• **DATASET EXCERPTS**
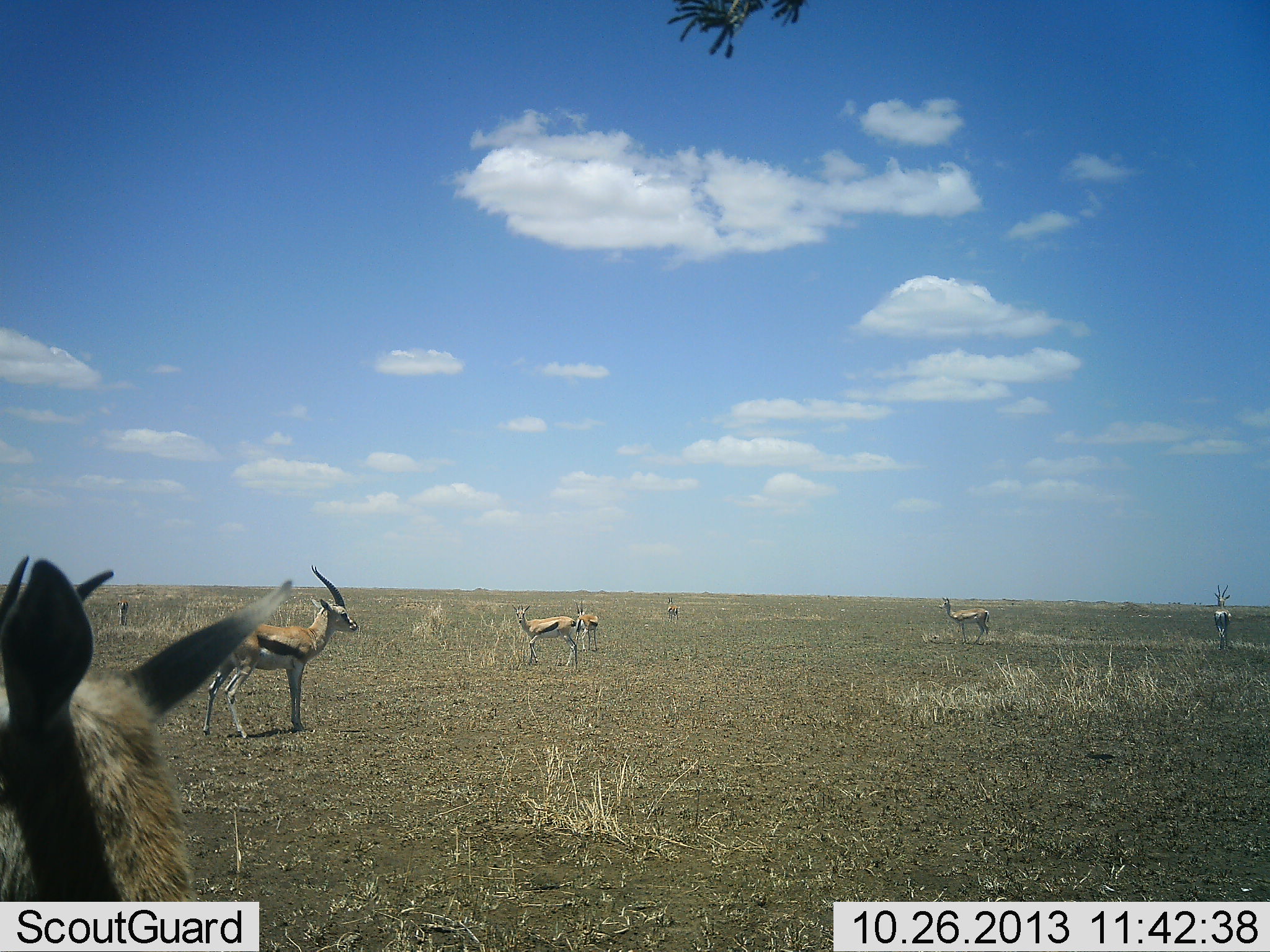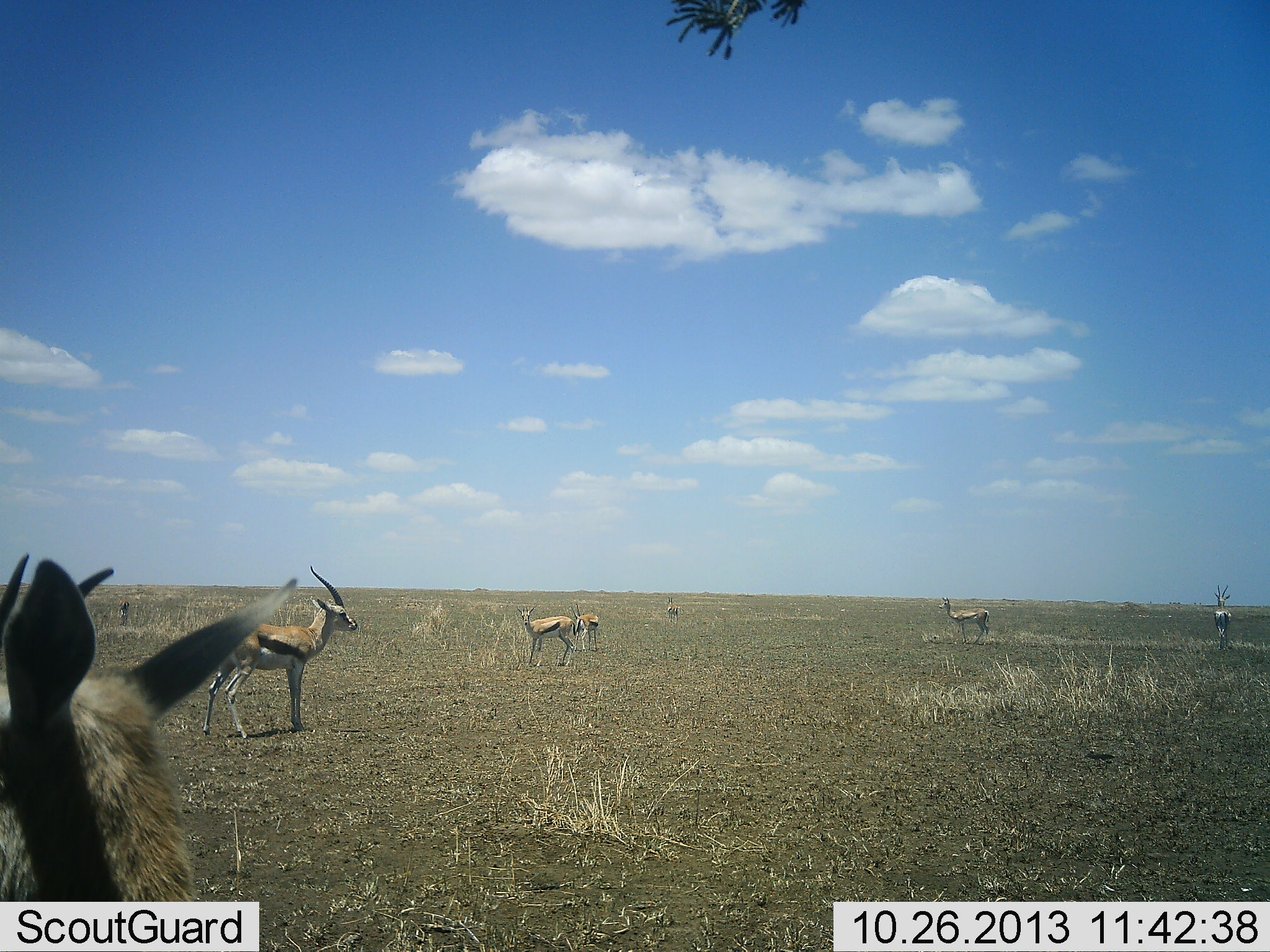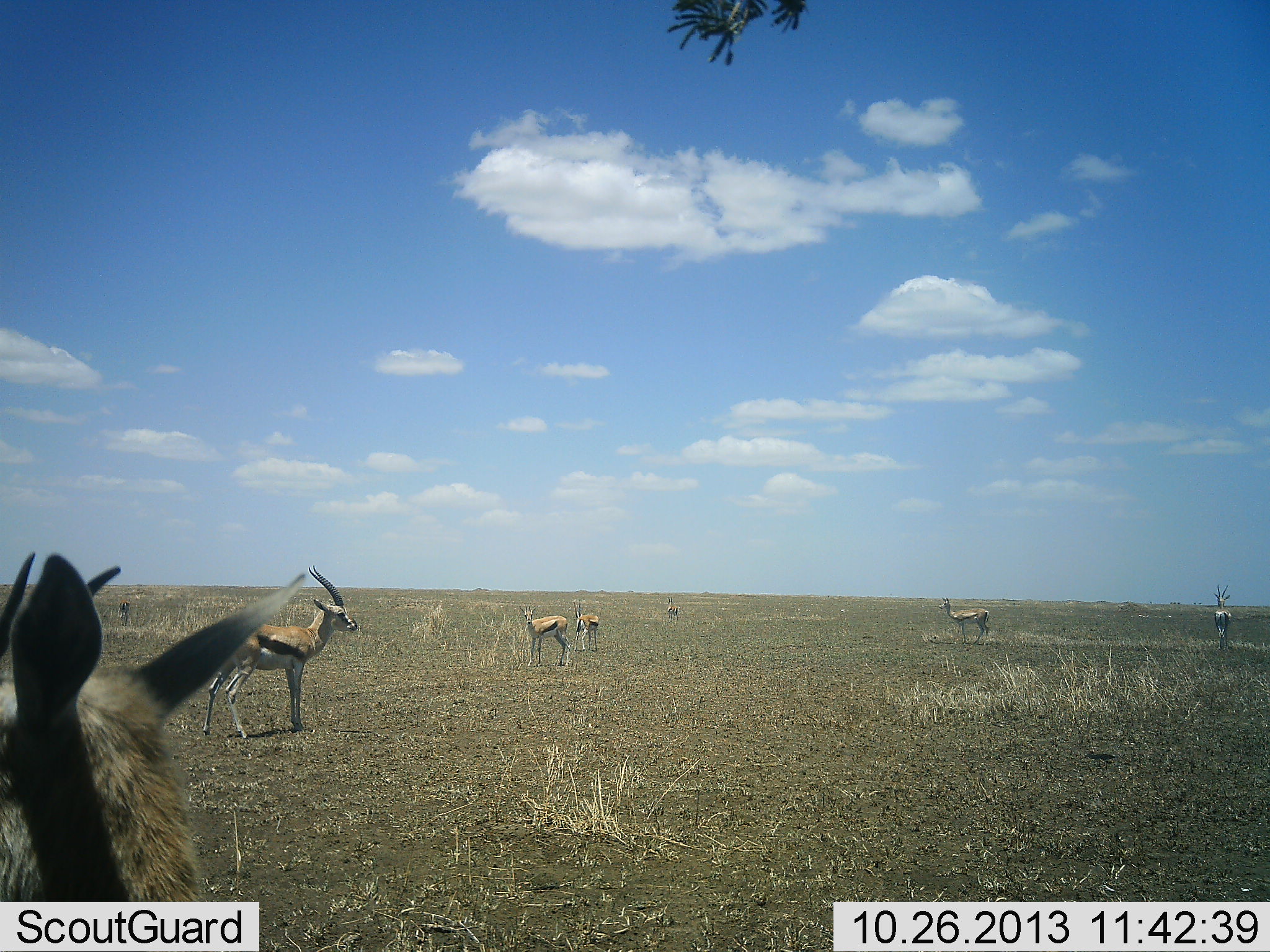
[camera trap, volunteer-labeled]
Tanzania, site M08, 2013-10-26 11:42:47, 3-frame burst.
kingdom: Animalia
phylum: Chordata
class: Mammalia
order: Artiodactyla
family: Bovidae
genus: Eudorcas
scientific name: Eudorcas thomsonii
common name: thomson's gazelle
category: gazellethomsons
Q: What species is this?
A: Gazellethomsons (thomson's gazelle) (Eudorcas thomsonii).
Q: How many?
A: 7.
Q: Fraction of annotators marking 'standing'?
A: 100%.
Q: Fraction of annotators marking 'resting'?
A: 0%.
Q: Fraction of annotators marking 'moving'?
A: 0%.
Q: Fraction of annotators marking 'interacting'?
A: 0%.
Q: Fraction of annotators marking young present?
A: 0%.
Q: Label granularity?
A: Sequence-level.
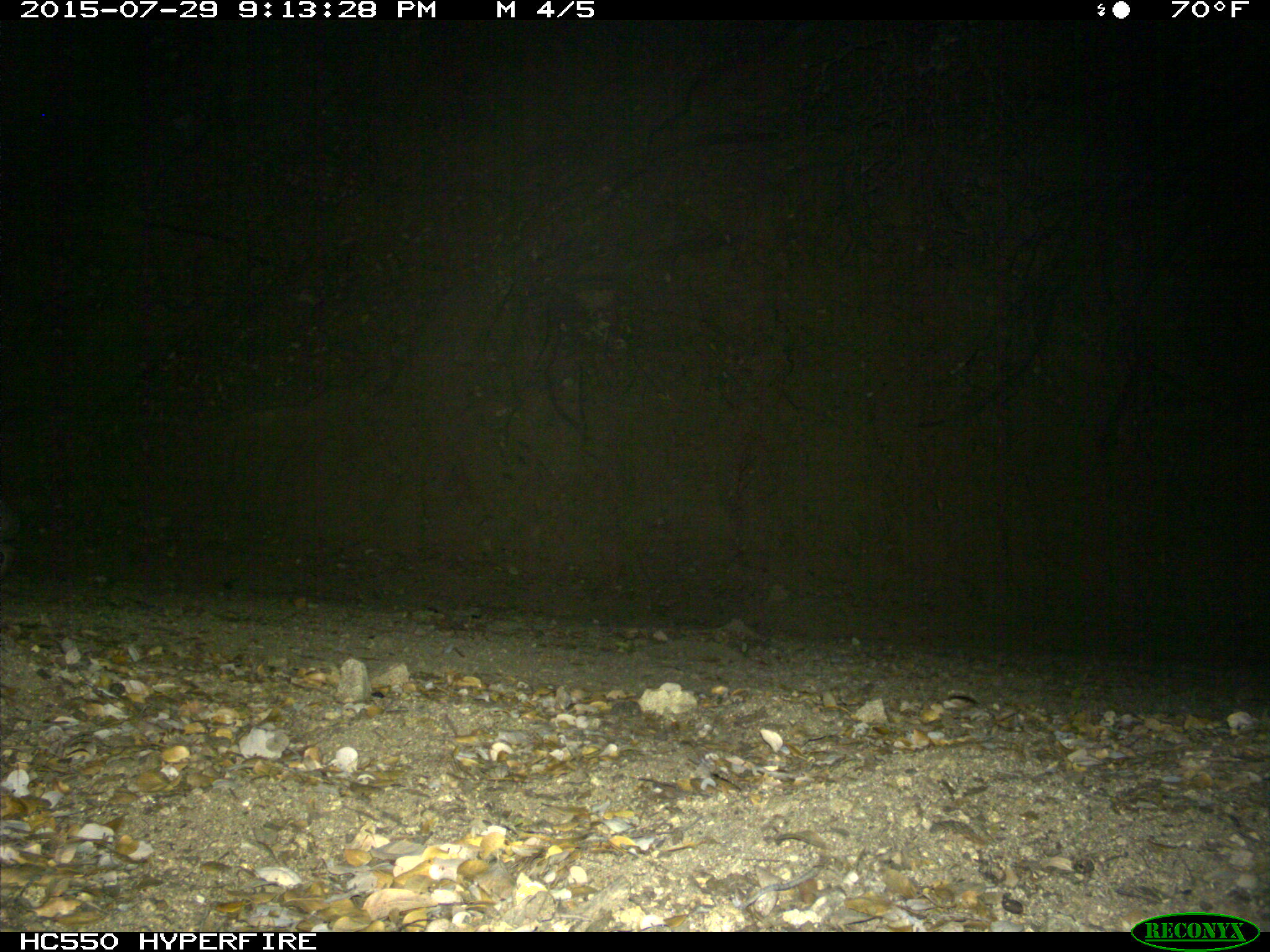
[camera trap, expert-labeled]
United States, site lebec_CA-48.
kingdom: Animalia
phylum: Chordata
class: Mammalia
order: Lagomorpha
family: Leporidae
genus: Lepus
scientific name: Lepus californicus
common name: black-tailed jackrabbit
Lepus californicus (black-tailed jackrabbit).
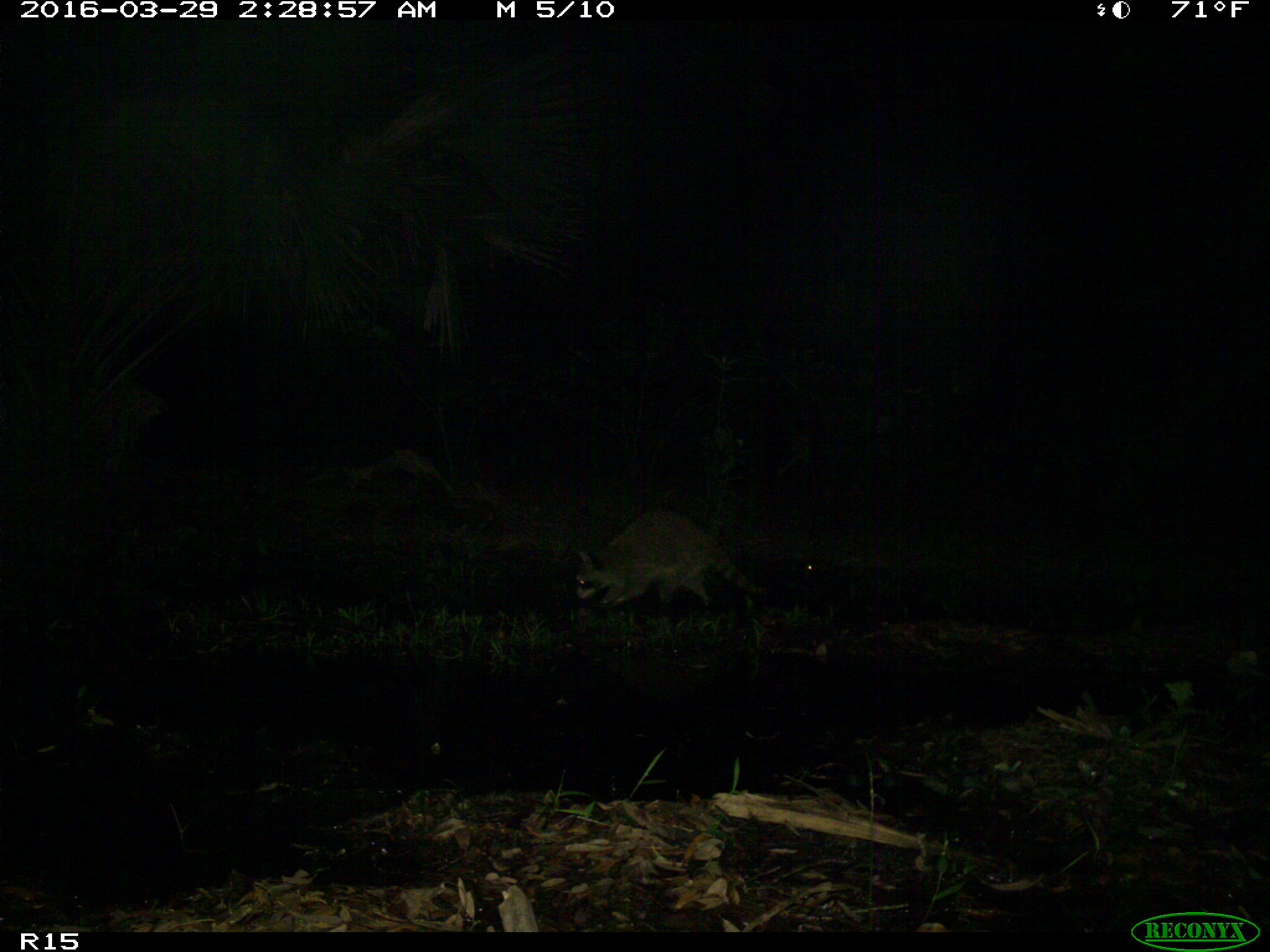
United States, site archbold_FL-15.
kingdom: Animalia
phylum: Chordata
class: Mammalia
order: Carnivora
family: Procyonidae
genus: Procyon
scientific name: Procyon lotor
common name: common raccoon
Procyon lotor (common raccoon).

• **WHAT TO WORK ON**
The material is to be reproduced verbatim, and no picture may appear in the copy.

• **SOLUTION TO THIS EXERCISE**
[camera trap, volunteer-labeled]
Tanzania, site M08, 2013-10-26 11:42:47, 3-frame burst.
kingdom: Animalia
phylum: Chordata
class: Mammalia
order: Artiodactyla
family: Bovidae
genus: Eudorcas
scientific name: Eudorcas thomsonii
common name: thomson's gazelle
category: gazellethomsons
Q: What species is this?
A: Gazellethomsons (thomson's gazelle) (Eudorcas thomsonii).
Q: How many?
A: 7.
Q: Fraction of annotators marking 'standing'?
A: 100%.
Q: Fraction of annotators marking 'resting'?
A: 0%.
Q: Fraction of annotators marking 'moving'?
A: 0%.
Q: Fraction of annotators marking 'interacting'?
A: 0%.
Q: Fraction of annotators marking young present?
A: 0%.
Q: Label granularity?
A: Sequence-level.
[camera trap, expert-labeled]
United States, site lebec_CA-48.
kingdom: Animalia
phylum: Chordata
class: Mammalia
order: Lagomorpha
family: Leporidae
genus: Lepus
scientific name: Lepus californicus
common name: black-tailed jackrabbit
Lepus californicus (black-tailed jackrabbit).
United States, site archbold_FL-15.
kingdom: Animalia
phylum: Chordata
class: Mammalia
order: Carnivora
family: Procyonidae
genus: Procyon
scientific name: Procyon lotor
common name: common raccoon
Procyon lotor (common raccoon).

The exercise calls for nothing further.